11.1.4 Other key innovation policy initiatives

The white paper on tools for growth (Meld. St. 22 (2011–2012)) also announced other new and important initiatives:

Establishment of new nationwide seed funds

Seed funds are a form of policy instrument for providing new, innovative, and internationally competitive companies in their early growth stage with competent capital through cooperation between public and private investors.

ICT is a particularly important investment area for seed funding. These projects often have a relatively short time to market, are moderately capital-intensive, and internationally scalable. ICT projects are also in good supply. One of the four nationwide seed funds established focuses on ICT, while the other funds invest heavily in ICT-intensive projects. In practice, these funds are fully invested, and only invest in new projects to a small degree.

The Government therefore wants to establish up to six new nationwide seed funds. Each fund will have around NOK 500 million under management, and the state and private investors will each supply half the capital. The Government will also provide risk relief to private investors to trigger capital and competence. Industry practice is that funds specialise in certain industries to focus on resources and to thereby ensure best possible profitability. The funds’ focus areas will be determined by fund manager competence and investor interest. In addition to ICT, interesting investment areas might be energy, environmental technology, the marine sector, biotechnology, health technology, and tourism. The objective is to establish funds in all regions of Norway, with national investment mandates. Resources were allocated in the revised 2012 national budget for government participation in two new funds.

Network for business angels

Business angels are private investors who provide capital, competence, and networks to new businesses, often based on their own entrepreneurial experience. Networks between business angels can help potential entrepreneurs in need of capital and competence to find investors more easily. Simultaneously, such networks can enhance investors’ competence and investment skills.
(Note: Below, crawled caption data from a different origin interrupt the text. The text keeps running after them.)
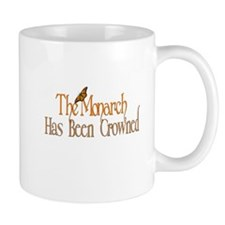 The Monarch has been Crowned Mugs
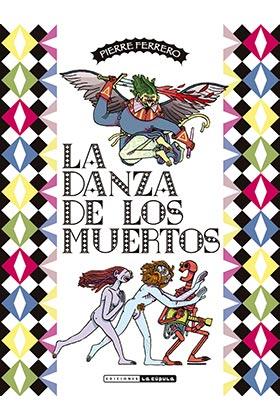 DANZA DE LOS MUERTOS LA.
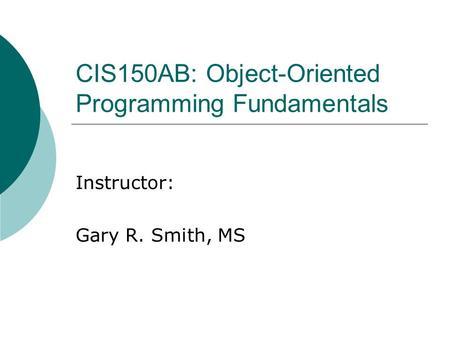 CIS150AB: Object-Oriented Programming Fundamentals Instructor: Gary R. Smith, MS.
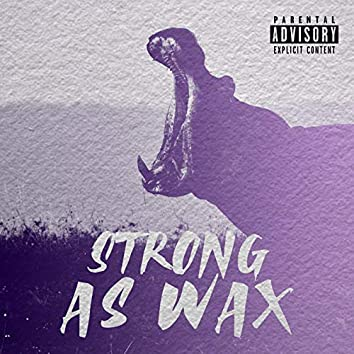 Strong As Wax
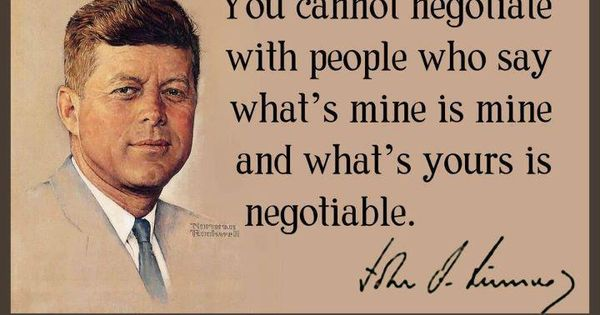 """You cannot negotiate with people who say what's mine is mine and"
The Government has announced its wish to support establishment and further development of national networks for this type of investor.

Strategy for small enterprises

Eighty-eight per cent of ICT enterprises in Norway have 1–4 employees, which makes investment in such enterprises important. The Government will follow up the strategy laid out in Små bedrifter – store verdier [Small enterprises – great value], where 64 specific initiatives were launched to improve general conditions for small and medium-sized enterprises. One of the key initiatives is simplification. The goal for the strategy is for enterprises to spend less time on statutory administrative tasks and more time on operating and developing their businesses.